Robert Boyd
Back
when I first came to New York in 1982, the Lower East Side still had a
reputation as a dangerous place. It was still the LES of CBGB's, of
druggies and squatters. The Tompkins Square Park riot still lay in the
future. The Lower East Side was the home of radical art spaces like ABC no Rio. But a lot has happened in 30 years. The neighborhood feels pretty gentrified. And it is full
of art galleries. The art gallery density is not quite equal to that in
Chelsea, but it's close. After a day hanging out with DC and LM mostly in Chelsea and in the West Village,
I wanted to explore the LES. I decided I'd walk over to the New Museum
on Bowery then meander south to Basketball City, where the NADA Art Fair
was. I would check out whatever galleries I encountered along the way.
The
New Museum was founded by Marcia Tucker in 1977 in SoHo. Tucker had
been a curator at the Whitney until she was fired for putting on an
exhibit by Richard Tuttle which was not well-received. She admirably
said fuck it, I'll start my own museum. She started the New Museum in
1977 and ran it for 22 years. There is a long interview with her here, and I recommend her autobiography A Short Life of Trouble: Forty Years in the New York Art World.
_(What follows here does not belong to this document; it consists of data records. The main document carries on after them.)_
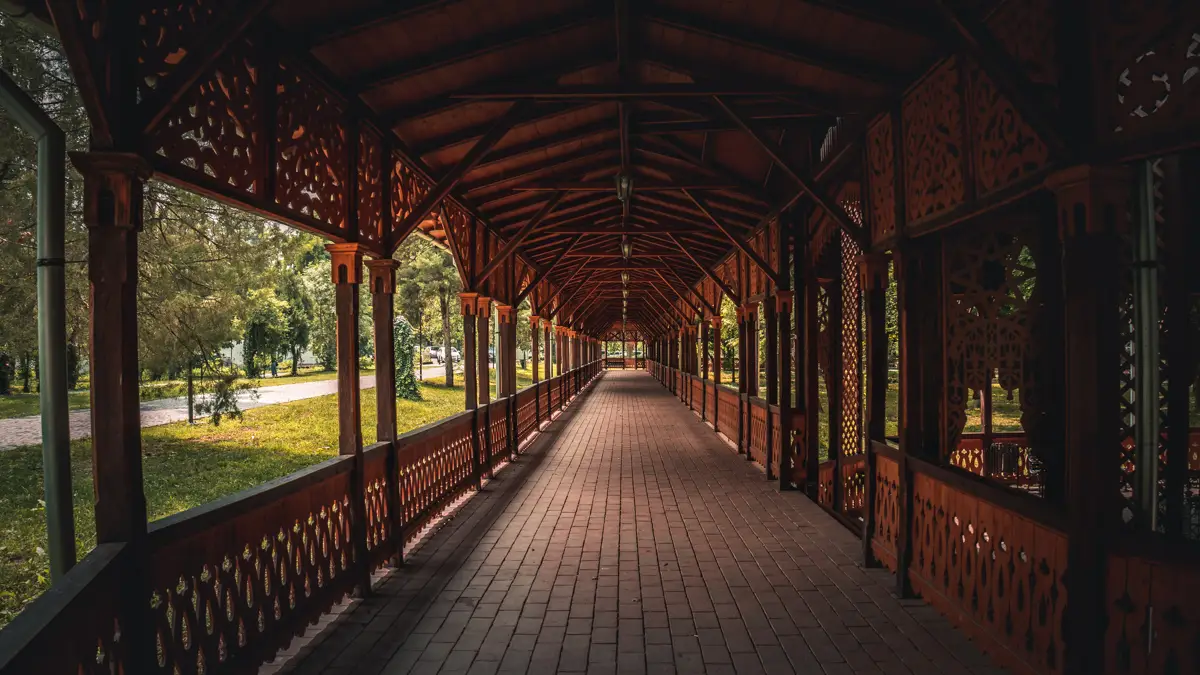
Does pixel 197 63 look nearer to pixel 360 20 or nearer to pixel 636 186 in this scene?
pixel 360 20

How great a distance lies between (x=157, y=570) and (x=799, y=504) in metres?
5.51

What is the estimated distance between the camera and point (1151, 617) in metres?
2.45

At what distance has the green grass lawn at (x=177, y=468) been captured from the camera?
19.2 ft

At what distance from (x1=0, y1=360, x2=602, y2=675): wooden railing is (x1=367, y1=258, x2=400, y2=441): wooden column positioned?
18 cm

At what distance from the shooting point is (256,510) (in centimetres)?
317

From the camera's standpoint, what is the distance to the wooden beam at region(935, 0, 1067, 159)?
8.54 ft

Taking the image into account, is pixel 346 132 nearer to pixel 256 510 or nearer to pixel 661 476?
pixel 256 510

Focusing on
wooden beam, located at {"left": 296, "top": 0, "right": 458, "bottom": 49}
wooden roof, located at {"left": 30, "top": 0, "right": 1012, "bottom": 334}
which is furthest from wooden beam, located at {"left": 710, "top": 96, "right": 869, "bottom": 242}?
wooden beam, located at {"left": 296, "top": 0, "right": 458, "bottom": 49}

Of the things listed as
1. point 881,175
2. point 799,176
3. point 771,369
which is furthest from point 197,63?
point 771,369

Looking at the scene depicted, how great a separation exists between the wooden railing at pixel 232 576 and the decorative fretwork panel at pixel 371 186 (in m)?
1.54

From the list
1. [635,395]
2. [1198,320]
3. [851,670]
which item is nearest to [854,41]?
[1198,320]

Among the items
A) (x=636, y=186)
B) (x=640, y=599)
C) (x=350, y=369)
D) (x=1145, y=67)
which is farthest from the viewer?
(x=636, y=186)

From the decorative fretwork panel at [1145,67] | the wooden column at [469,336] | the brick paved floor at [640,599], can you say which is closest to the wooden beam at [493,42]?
the decorative fretwork panel at [1145,67]

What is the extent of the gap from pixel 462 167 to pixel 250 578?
3.03m
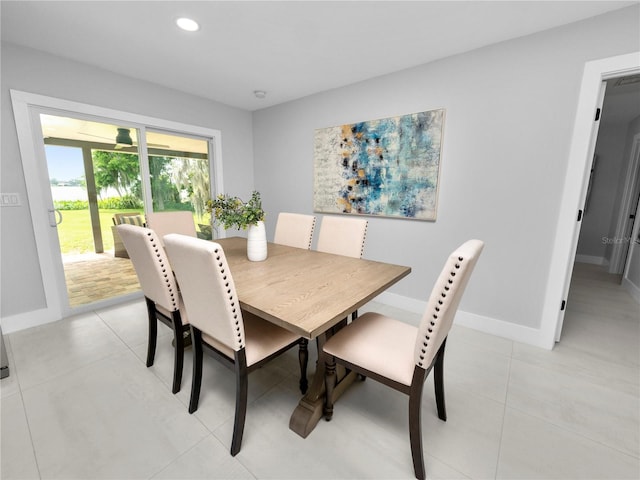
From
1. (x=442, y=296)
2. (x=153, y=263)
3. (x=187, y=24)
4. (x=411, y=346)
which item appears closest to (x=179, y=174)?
(x=187, y=24)

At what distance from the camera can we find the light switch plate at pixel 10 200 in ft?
7.08

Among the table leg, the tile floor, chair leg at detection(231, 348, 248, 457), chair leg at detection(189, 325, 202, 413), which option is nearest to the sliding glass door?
the tile floor

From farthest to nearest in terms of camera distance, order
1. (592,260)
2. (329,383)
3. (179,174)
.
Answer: (592,260)
(179,174)
(329,383)

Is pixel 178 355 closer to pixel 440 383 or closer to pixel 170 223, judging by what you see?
pixel 170 223

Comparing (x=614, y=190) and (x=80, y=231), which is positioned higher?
(x=614, y=190)

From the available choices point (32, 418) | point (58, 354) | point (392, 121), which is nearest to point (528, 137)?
point (392, 121)

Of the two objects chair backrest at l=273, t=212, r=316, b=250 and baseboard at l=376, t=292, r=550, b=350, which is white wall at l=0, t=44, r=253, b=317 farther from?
baseboard at l=376, t=292, r=550, b=350

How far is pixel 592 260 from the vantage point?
4711mm

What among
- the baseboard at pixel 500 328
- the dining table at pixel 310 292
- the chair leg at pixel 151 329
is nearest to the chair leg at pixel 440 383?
the dining table at pixel 310 292

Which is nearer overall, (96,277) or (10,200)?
(10,200)

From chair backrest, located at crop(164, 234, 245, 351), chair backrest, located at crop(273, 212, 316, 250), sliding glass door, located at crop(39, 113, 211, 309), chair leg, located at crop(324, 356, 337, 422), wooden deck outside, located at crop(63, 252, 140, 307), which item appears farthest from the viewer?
wooden deck outside, located at crop(63, 252, 140, 307)

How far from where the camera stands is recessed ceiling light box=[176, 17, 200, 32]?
1796mm

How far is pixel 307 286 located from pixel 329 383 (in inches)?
20.2

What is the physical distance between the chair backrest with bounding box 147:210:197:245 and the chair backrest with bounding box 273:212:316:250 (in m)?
0.88
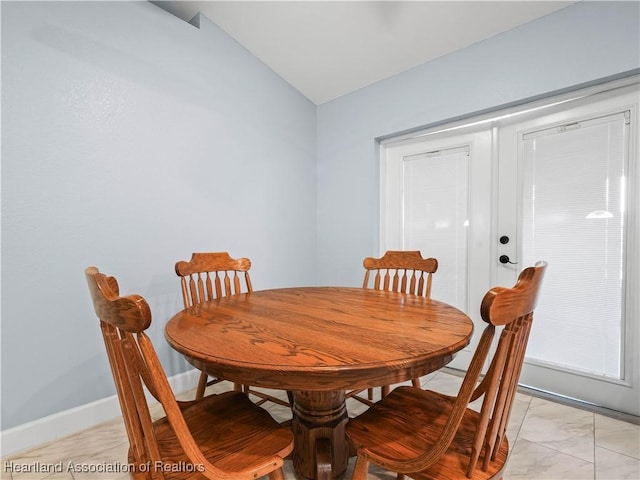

Once the scrappy underdog of a museum in pre-gentrified Soho, it is now
an institution in the post-gentrified LES that has garnered a good deal
of controversy not because of the cutting edge art it shows but because of its exhibition practices.
The New Museum at night
The museum was showing NYC 1993: Experimental Jet Set, Trash and No Star,
which was kind of a nostalgia show. All the art was made and/or shown
in New York in 1993. The title of course comes from the Sonic Youth
album that came out that year. In 1993, I was living in Seattle and
Portland. I was aware of a few of the artists who were in this show, but
not most. (Since then I've encountered them frequently enough--and some
of the pieces in the show were already pretty well-known.) The museum
itself is arranged very oddly--it's like a tall skinny ziggurat, with
the upper galleries smaller than the ones below. So to see the show, you
have to travel from floor to floor repeatedly. I started at the top and
worked my way down.
Felix Gonzalez-Torres
So Felix Gonzalez-Torres had a tall narrow room of his own.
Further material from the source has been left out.